Top of Selected passage

AoC-2020-Python
Advent of Code 2020 solutions, written in Python.
Day 1
Went for the brute force approach initially (O(n^2) for the first part, O(n^3) for the second), which works well for the 200 numbers in the input list. Here I added a better solution, where I look for the pair of numbers whose some is equal to 2020 in O(n) time, using a dictionary. This results in O(n) complexity for the first part, and O(n^2) for the second.
Day 2
Nothing special about this one, used a regex to parse the input and then counted each line that satisfied the rules.
Day 3
Very simple puzzle, used modulo arithmetic to determine the "invisible" parts of the forest.
Day 4
Used regexes again to validate some of the fields, however, I messed it up by using r'[0-9]{9}' for the PID (without specifying where the pattern begins and ends), which marked a 10-digit PID as valid. I lost a lot of time debugging this.
Day 5
Nice and easy problem, solved the second part by iterating through the list of seat IDs twice, first to put them in a dictionary and second to iterate from min_id to max_id and check which number is not in the dictionary. This way the solution has O(n) complexity. Maybe a more elegant but less efficient way to solve it is to sort the list and then look for a 3-element window where the IDs are not consecutive.
Day 6
Used Counters from the collections package for this, which resulted in a really short solution.
Day 7
Some regex practice again to parse the input, then used defaultdict to store the trees defined by the dependencies. To make things easier, I used two trees for the two parts, in the first one if bag A contains bag B then B will be the parent of A, while in the second one A will be the parent of B.
Day 8
Classic Advent of Code problem involving CPU instructions. In the first part I was detecting an infinite loop by simply storing the visited instruction pointers in a dictionary. For the second part, probably there is a way to determine the instruction which needs to be changed without trial and error, but I was just brute-forcing it by creating and running a new instance of the program by changing each jmp to nop and vice versa.
Day 9
Used a dictionary similar to day 1 in order to reduce complexity to O(n*k) from O(n*k^2), where n is the length of the input array and k is the length of the window we need to check (25 in this case). Complexity for part 2 is O(n^2) due to iterating through each number and start building a sum from there until there is a match.

Bottom of Selected passage

* _Exercise 1_: Return the passage of the Advent of Code 2020 notes that starts at the words "AoC-2020-Python" and ends after "satisfied the rules.", copied word for word.
* _Exercise 2_: In the Advent of Code 2020 notes, which package supplied the Counters used for Day 6?
* _Exercise 3_: Write the next part of the Advent of Code 2020 notes, carrying on after the Day 9 entry.

Top of Given material

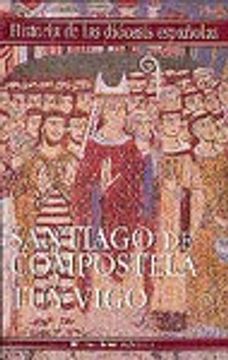 portada Historia de las diócesis españolas: Iglesias de Santiago de Compostela y Tuy-Vigo: 14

Bottom of Given material

* _Response area 1_:
AoC-2020-Python
Advent of Code 2020 solutions, written in Python.
Day 1
Went for the brute force approach initially (O(n^2) for the first part, O(n^3) for the second), which works well for the 200 numbers in the input list. Here I added a better solution, where I look for the pair of numbers whose some is equal to 2020 in O(n) time, using a dictionary. This results in O(n) complexity for the first part, and O(n^2) for the second.
Day 2
Nothing special about this one, used a regex to parse the input and then counted each line that satisfied the rules.

* _Response area 2_: The collections package.

* _Response area 3_:
Day 10
Solved the second part using Dynamic Programming, by memorizing for each adapter in the chain, how many ways are to reach the end of the chain from there.
Day 12
Used Python's built-in complex numbers to handle changes on the ship's position and direction. Moving can be achieved by adding another complex number, while turning can be done with multiplying by j (right) or -1j (left).
Day 14
An easy puzzle with a lot of bit manipulation involved. In the second part I used dynamic programming to generate all the possible memory addresses from the bit masks.
Day 15
Just used brute force for the second part as it does the job in under a minute.
Day 22
Nice puzzle, especially the recursive part. Nothing special about the implementation though.
Day 23
My favorite day so far. Part 1 can be easily solved by using arrays, however the complexity is O(n*m) (n being the length of the chain, m being the number of iterations), since in each iteration we have to find the destination cup, which is O(n) complexity.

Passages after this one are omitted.